The Act applies to those that conduct business in Delaware (or produce products or services targeted to Delaware residents) and that in the preceding year controlled or processed the personal data of (1) not less than 35,000 consumers, with certain exclusions, or (2) not less than 10,000 consumers and that derive more than 20 percent of their gross revenue from the sale of personal data. Unlike many other states’ data privacy laws, the Act does not exclude non-profit companies (other than those dedicated exclusively to preventing and addressing insurance crime).

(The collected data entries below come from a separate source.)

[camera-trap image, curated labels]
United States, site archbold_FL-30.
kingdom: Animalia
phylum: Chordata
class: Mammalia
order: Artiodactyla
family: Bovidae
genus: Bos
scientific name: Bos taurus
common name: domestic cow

As defined in the Act, “personal data” means any information linked or reasonably linkable to an identified or identifiable individual and does not include de-identified data or publicly available information. Companies become “controllers” of data under the Act if they determine the purpose and means of processing personal data. “Processing” includes any operation or set of operations performed, whether by manual or automated means, on personal data or sets of personal data, such as the collection, use, storage, disclosure, analysis, deletion, or modification of personal data.
Companies to which the Act applies should be aware of both consumers’ rights and companies’ obligations under the law. The Act largely tracks the comprehensive data privacy laws passed in other states thus far. Like consumer privacy laws enacted in Virginia, Texas, Tennessee, Oregon, Montana, Indiana, Connecticut, and Colorado, the Act provides consumers with the following key rights: (1) to access, correct, and delete their personal data; (2) to opt out of processing for profiling and targeted advertising purposes; (3) to obtain a copy of their personal data in a portable format; and (4) to opt out of the sale of their personal data. Under the Act, consumers also have the right to designate an agent—which could include a platform, technology, or mechanism (like an internet link or global device setting)—to exercise such rights on their behalf.
The Act imposes certain duties and obligations on companies, including that such companies must: (1) limit collection of personal data to only what is adequate, relevant, and reasonably necessary for the purposes for which such data is collected; (2) process such data only for purposes that are reasonably necessary or compatible with the purpose disclosed to the consumer; (3) implement and maintain reasonable security practices to protect personal data; (4) not process sensitive data (such as biometric or geolocation data) without a consumer’s consent; (5) not process personal data in violation of Delaware or federal law; (6) provide an effective mechanism for consumers to revoke their consent; (7) not process personal data for targeted advertising or sell such data of consumers at least 13 but younger than 18 years old, without the consumer’s consent (which complements the already existing Delaware Online Privacy and Protection Act); and (8) not discriminate against any consumer who exercises his or her rights under the Act. Furthermore, companies must provide consumers with a privacy notice that includes the categories of personal data that will be processed, the purpose of such processing, how consumers can exercise their rights, the categories of personal data that are shared with third parties and the categories of such third parties, and an email address or other online mechanism that the consumer can use to contact the company.
Like most states that have enacted comprehensive consumer privacy laws, Delaware has not afforded consumers a private right of action under the Act. Instead, the Act will be enforced solely by the Delaware Department of Justice. During the Act’s first year, the Department of Justice is required to issue a notice of violation to companies before initiating any action if a cure is possible. Companies will have 60 days to cure any such violation, and the Department of Justice has the authority to bring an enforcement action if not cured within that time. Beginning on January 1, 2026, the issuance of any such notice prior to the initiation of any enforcement action is entirely within the discretion of the Department of Justice.
Compliance with the Act, which follows the enactment of Delaware’s laws regarding disclosure of data breaches that expose personal information, as well the state’s Online Privacy and Protection Act, will be critical for all entities that fall within its scope. While the Delaware Department of Justice will engage in public outreach to educate both consumers and the business community about the Act starting no later than July 1, 2024, companies should initiate conversations with their legal professionals as soon as possible to determine how best to prepare for when the Act goes into effect.